Eğer Türklerin ocağa yazılması bozulma sebebi ise devşirmeciliği savunmaları gerekir, değil mi? Fakat bir yandan da devşirmelerin fitneleri yüzünden Osmanlı Devleti’nin çöktüğünü yazmakta herhangi bir beis görmüyorlar.
Devşirmeler iyiyse neden onlara kızıyorsunuz?
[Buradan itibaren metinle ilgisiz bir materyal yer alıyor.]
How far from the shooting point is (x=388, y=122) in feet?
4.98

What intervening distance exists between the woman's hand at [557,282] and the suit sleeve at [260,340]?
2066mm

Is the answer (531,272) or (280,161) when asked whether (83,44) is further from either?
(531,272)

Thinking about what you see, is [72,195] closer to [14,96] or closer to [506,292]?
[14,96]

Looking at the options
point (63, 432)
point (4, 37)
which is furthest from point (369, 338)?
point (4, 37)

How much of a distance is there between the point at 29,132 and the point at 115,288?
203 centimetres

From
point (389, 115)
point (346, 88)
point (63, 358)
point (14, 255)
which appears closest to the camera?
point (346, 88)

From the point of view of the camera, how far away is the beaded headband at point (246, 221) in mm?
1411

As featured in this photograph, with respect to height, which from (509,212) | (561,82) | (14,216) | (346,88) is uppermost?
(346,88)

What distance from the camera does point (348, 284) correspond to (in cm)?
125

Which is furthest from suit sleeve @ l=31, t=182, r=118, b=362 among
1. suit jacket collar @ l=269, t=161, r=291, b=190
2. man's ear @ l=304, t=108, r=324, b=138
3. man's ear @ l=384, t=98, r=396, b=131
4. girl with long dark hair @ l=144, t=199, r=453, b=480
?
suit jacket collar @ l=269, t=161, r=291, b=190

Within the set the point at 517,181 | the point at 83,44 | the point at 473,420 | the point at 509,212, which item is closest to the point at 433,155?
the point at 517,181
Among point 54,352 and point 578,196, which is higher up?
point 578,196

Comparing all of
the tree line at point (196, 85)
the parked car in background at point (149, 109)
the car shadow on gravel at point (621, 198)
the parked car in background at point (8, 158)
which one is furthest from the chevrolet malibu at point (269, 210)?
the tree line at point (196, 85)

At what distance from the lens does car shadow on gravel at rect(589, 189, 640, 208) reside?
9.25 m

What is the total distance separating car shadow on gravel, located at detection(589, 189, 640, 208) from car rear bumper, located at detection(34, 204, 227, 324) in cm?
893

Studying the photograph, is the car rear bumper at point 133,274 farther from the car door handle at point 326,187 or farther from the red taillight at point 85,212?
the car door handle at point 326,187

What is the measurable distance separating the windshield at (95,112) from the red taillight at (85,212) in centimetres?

Yok kötü ise Türklerin yeniçeri ocağına yazılması neden rahatsız ediyor sizi?
Gördüğünüz gibi çelişki içinde çelişki.
Şu tarihin mantığı denilen şeyin neden bizim kıyılarımıza bu kadar nadir uğradığını anlamak için yeniçerilikten iyi bir anahtar bulmak zordur.
Tarihe bakışımızı sarmış bulunan aldatıcı sisleri aralamaya devam edeceğiz.
3 Comments
metin
12 Temmuz 2011 at 23:54sayın mustafa armağan:
ben necip fazıl ın yeniçeri adlı kitabını okurken aklıma bazı sorular takıldı örneğin kitapta bazı padişahlar hakkında kadın düşkünü içkici diye söyleniyor ben kitabı yanlış mı anladım yoksa bir hata mı var bu soruma en kısa zamanda cevap verirseniz çok sevinirim
sunguroğlu
12 Nisan 2012 at 01:41Merhaba Mustafa bey. Verdiğiniz bilgiler için içtenlikle teşekkür ederim. Yeniçeri Ocağının kaldırılmasından sonra binlerce ailenin anadoluya sürgün edildiği söyleniyor. Bu konuda ne düşünüyorsunuz ?
Bu sürgün edilen ailelerle ilgili bilgi edinilebilir mi ? iyi çalışmalar dilerim.
Ali Haydar
6 Mart 2014 at 01:17Gerçekten güzel bir değerlendirme bu tarz bakış açısıyla bakan pek fazla yazarımız yok.